[Your goal] Every record must be restated exactly. Drop the images.

[Recorded information]
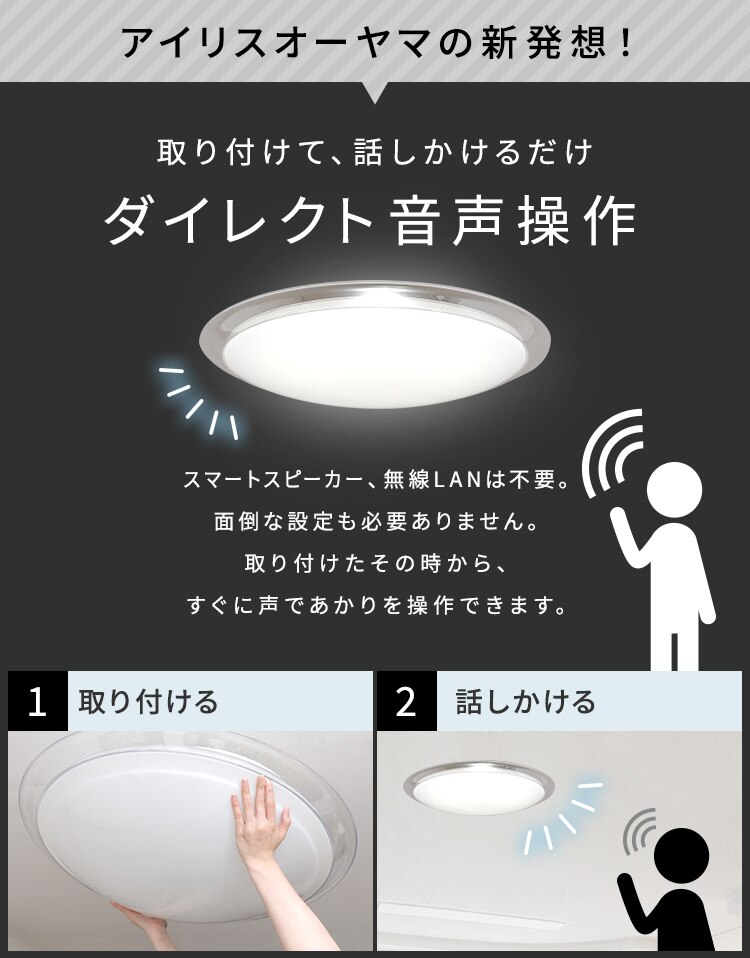 アイリスオーヤマの新発想！

取り付けて、話しかけるだけ
ダイレクト音声操作

スマートスピーカー、無線LANは不要。
面倒な設定も必要ありません。
取り付けたその時から、
すぐに声であかりを操作できます。

1 取り付ける

2 話しかける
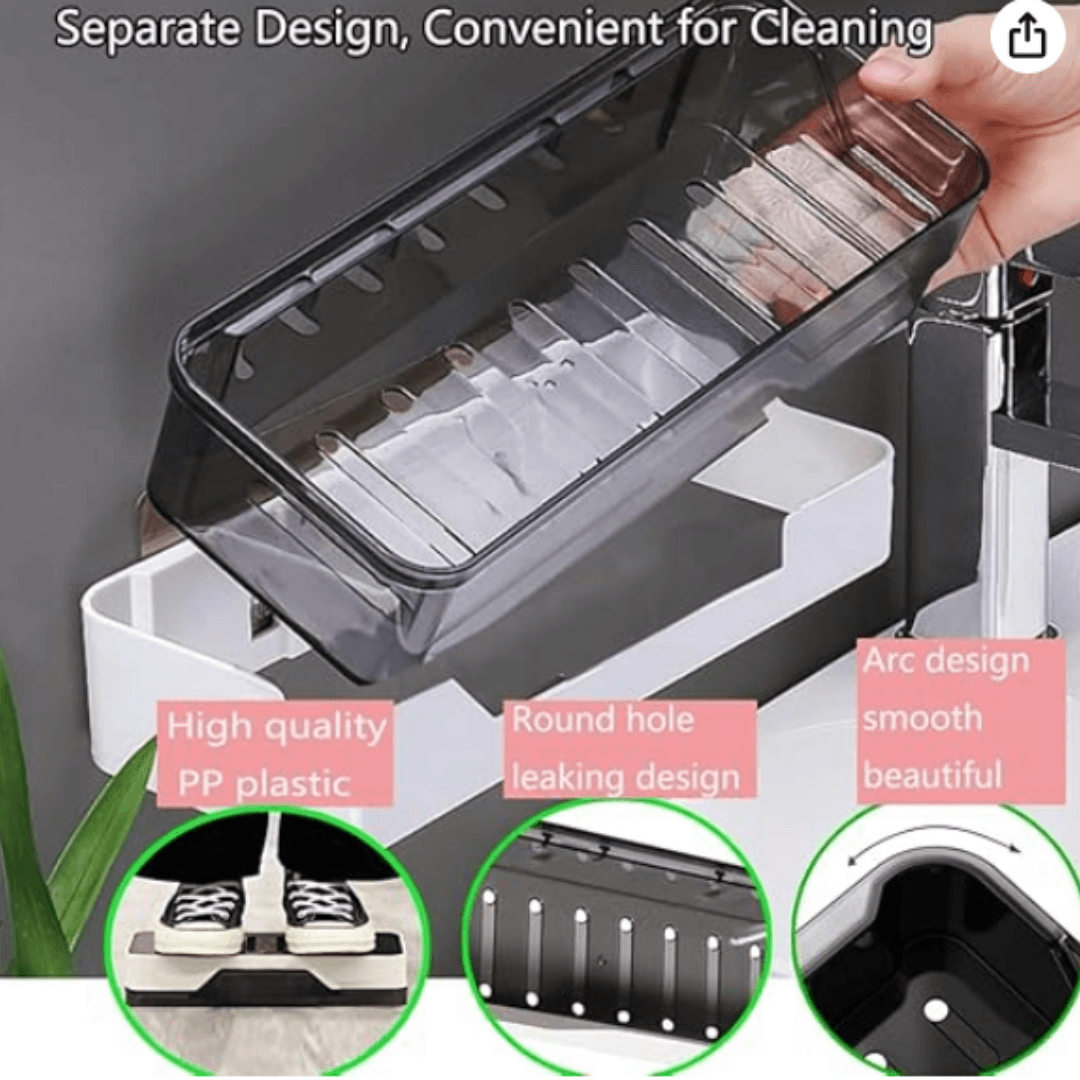 Separate Design, Convenient for Cleaning

High quality PP plastic

Round hole leaking design

Arc design smooth beautiful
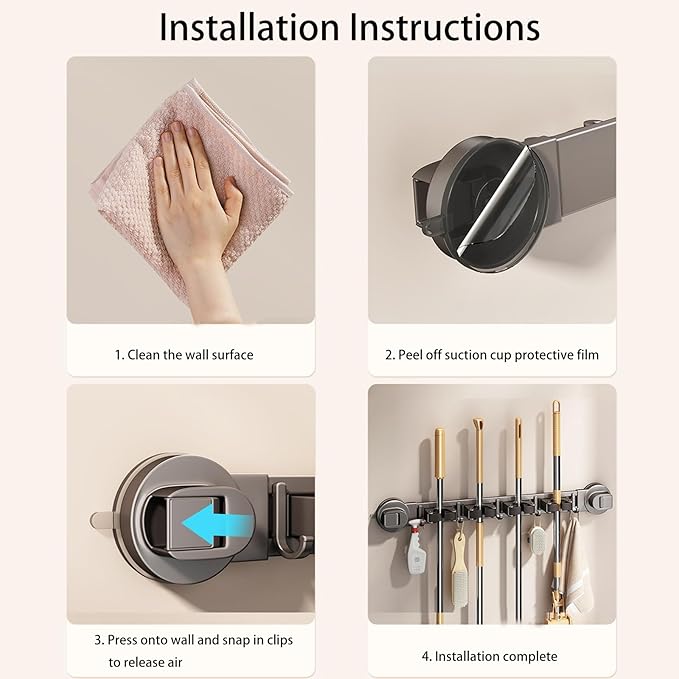 Installation Instructions

1. Clean the wall surface

2. Peel off suction cup protective film

3. Press onto wall and snap in clips to release air

4. Installation complete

[Result for this exercise]
 アイリスオーヤマの新発想！

取り付けて、話しかけるだけ
ダイレクト音声操作

スマートスピーカー、無線LANは不要。
面倒な設定も必要ありません。
取り付けたその時から、
すぐに声であかりを操作できます。

1 取り付ける

2 話しかける
 Separate Design, Convenient for Cleaning

High quality PP plastic

Round hole leaking design

Arc design smooth beautiful
 Installation Instructions

1. Clean the wall surface

2. Peel off suction cup protective film

3. Press onto wall and snap in clips to release air

4. Installation complete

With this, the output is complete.